The Canonical Repository
The Canonical Repository is the repository we deliver code from, it serves as the central reference point, the tip of development for the project. No one pushes Work In Progress (WIP) code to this repository, and no single person owns it. It exists to hold the history of the product that is currently in production or that will be in production and it is the point that Developers rebase their work in while developing their code.
There is a bit of a mind hack going on here that I encourage you to keep intact. That is the ‘sacredness’ of canonical. It should never become something that a developer pushes too as part of his daily workflow. It should always carry the sense that things that go into it are important. In my experience this vastly reduces the screw-ups, bugs, bad pushes, etc. that can be so painful to a team. It also helps encourage both the developer and the code reviewer to take their job seriously without forcing a lot of process onto them. That lack of strict painful process is what makes this approach so powerful.
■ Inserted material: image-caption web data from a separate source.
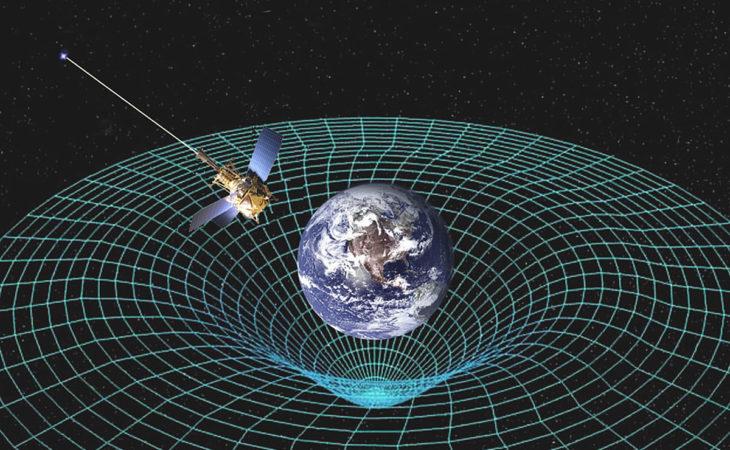 Гравитационное поле Земли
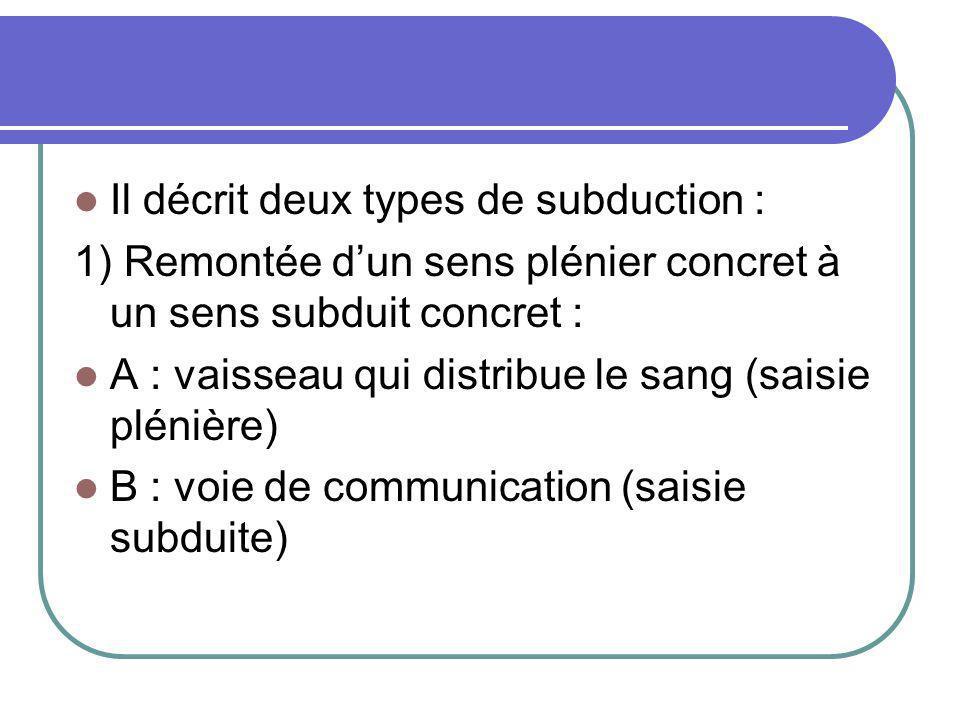 Il décrit deux types de subduction : 1) Remontée dun sens plénier concret à un sens subduit concret : A : vaisseau qui distribue le sang (saisie pléni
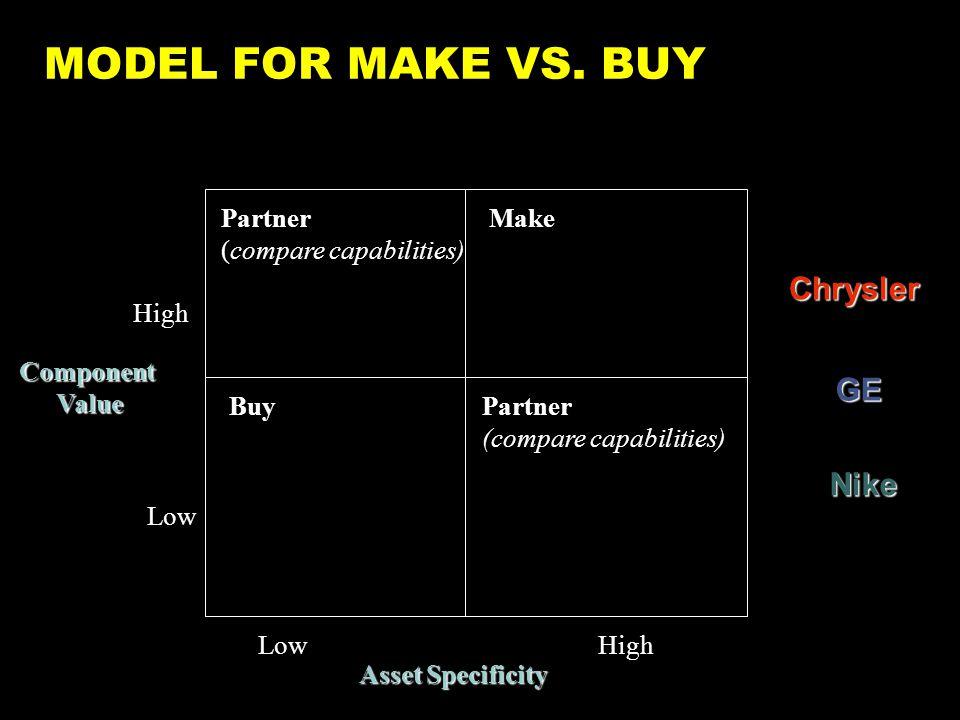 MODEL FOR MAKE VS.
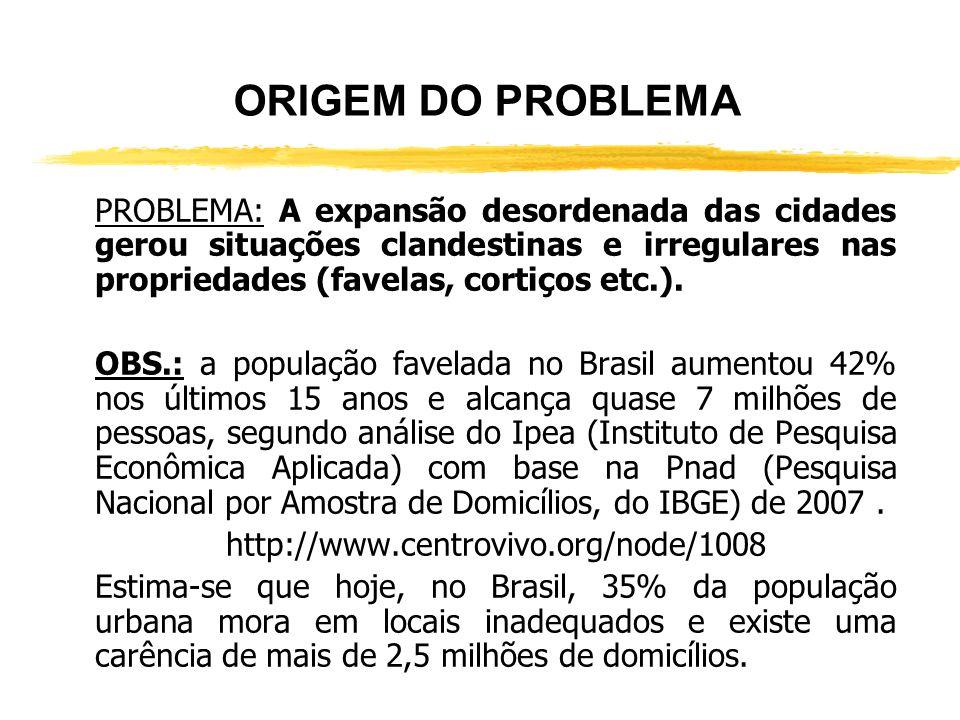 ORIGEM DO PROBLEMA PROBLEMA: A expansão desordenada das cidades gerou situações clandestinas e irregulares nas propriedades (favelas, cortiços etc.).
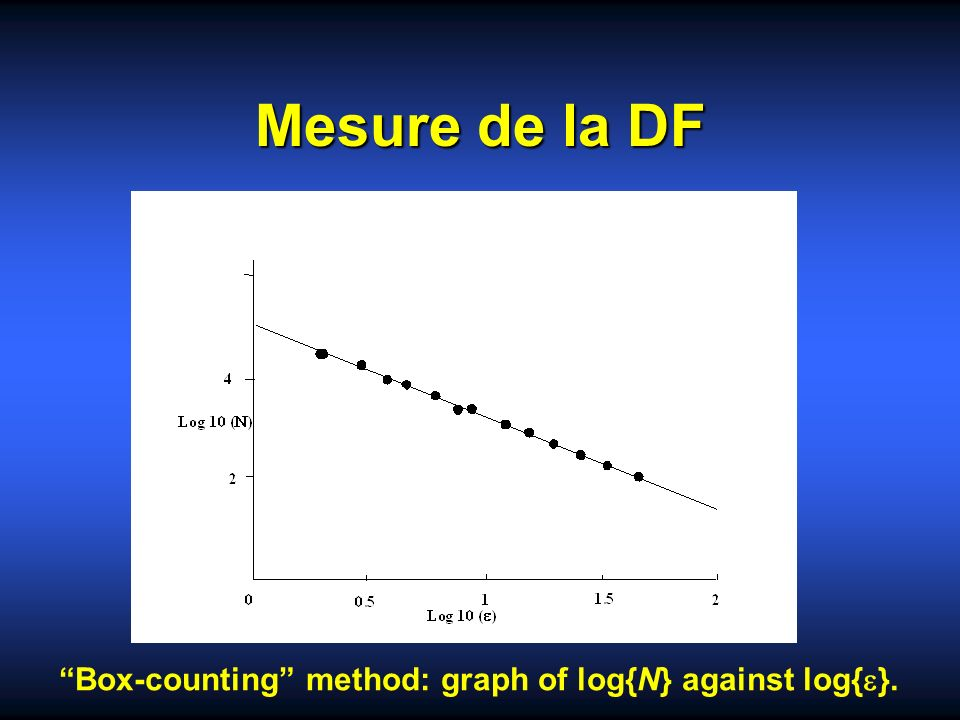 Mesure de la DF Box-counting method: graph of log{N} against log{ }.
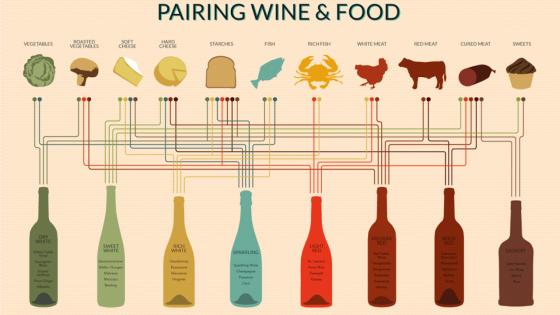 wine pairing chart 510ff8a6ca58b w1143 560x315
The Developers Repositories
Developers work in clones of the Canonical Repository. They create branches, work on experimental changes, code to meet the requirements of the system and collaborate with each other through these clones. If they are all on the same network then they setup the Git Server on their development boxes and push and pull clones directly to and from their team mates. If they are in different parts of the world or simply on different networks they may have to use some intermediary like Github to share their code. In that case, they replicate to their GitHub clone and collaboration goes on through GitHub. Of the two approaches, I prefer addressing my peer’s repositories directly. It removes an unnecessary step from the process and makes it that much easier and less error prone.
There is a second big mind hack going on here. That is the fact that nothing in the developers repo matters at all until the developer says it matters. We want the developer to be productive; we want him to use the tools that work for him and the process that is most comfortable for him use to produce code. It doesn’t matter if the rest of the team uses emacs and he uses vim; it doesn’t matter if he wants to use OSX and the rest of the team uses Centos. What matters is the code he produces meets the standards the team has set, through previous reviews, automated test suites and the like.
We want him to explore freely. We want him to be the most productive that he can be using the tools that he is comfortable with. We don’t want him to worry about what impact that exploration will have or if someone is going to be looking over his shoulder trying to validate the quality of code that wont matter until and if it makes it into canonical.
How Code Gets Into Canonical
We don’t impose tools or process on developers in their repo. They can code using any process they would like, using any editor, compiler, platform, etc. It doesn’t matter in the least as long as the output meets the team’s standards. Code that exists in the developers repo is kind of like Potential Energy. Potential Energy is impotent, has no interaction with the world around it until it becomes Kinetic Energy. Once that Potential Energy becomes kinetic, it has the potential to change the world. The code in a developer’s repository is very similar. It has no impact on the world (i.e., the project/team/organization) until the Developer(s) feel that it is ready until the developer explicitly converts it to Kinetic Energy. Let’s talk a bit about the process used to convert that Potential Energy to Kinetic Energy.
There are always two parties to the process. The Developer or Developers producing the code and the engineer that’s going to review/validate that code. Let’s get started on the producer side.
The Developers Responsibility
The Developer puts the completed code onto a dedicated branch in his repository and refactors it to meet the standards of the project. He should ensure that the following invariants hold.
- The commits are small, self-contained and well named. If you have not already take a quick look at my previous posting on Git Commit Hygiene.
- The code follows the coding conventions of the project.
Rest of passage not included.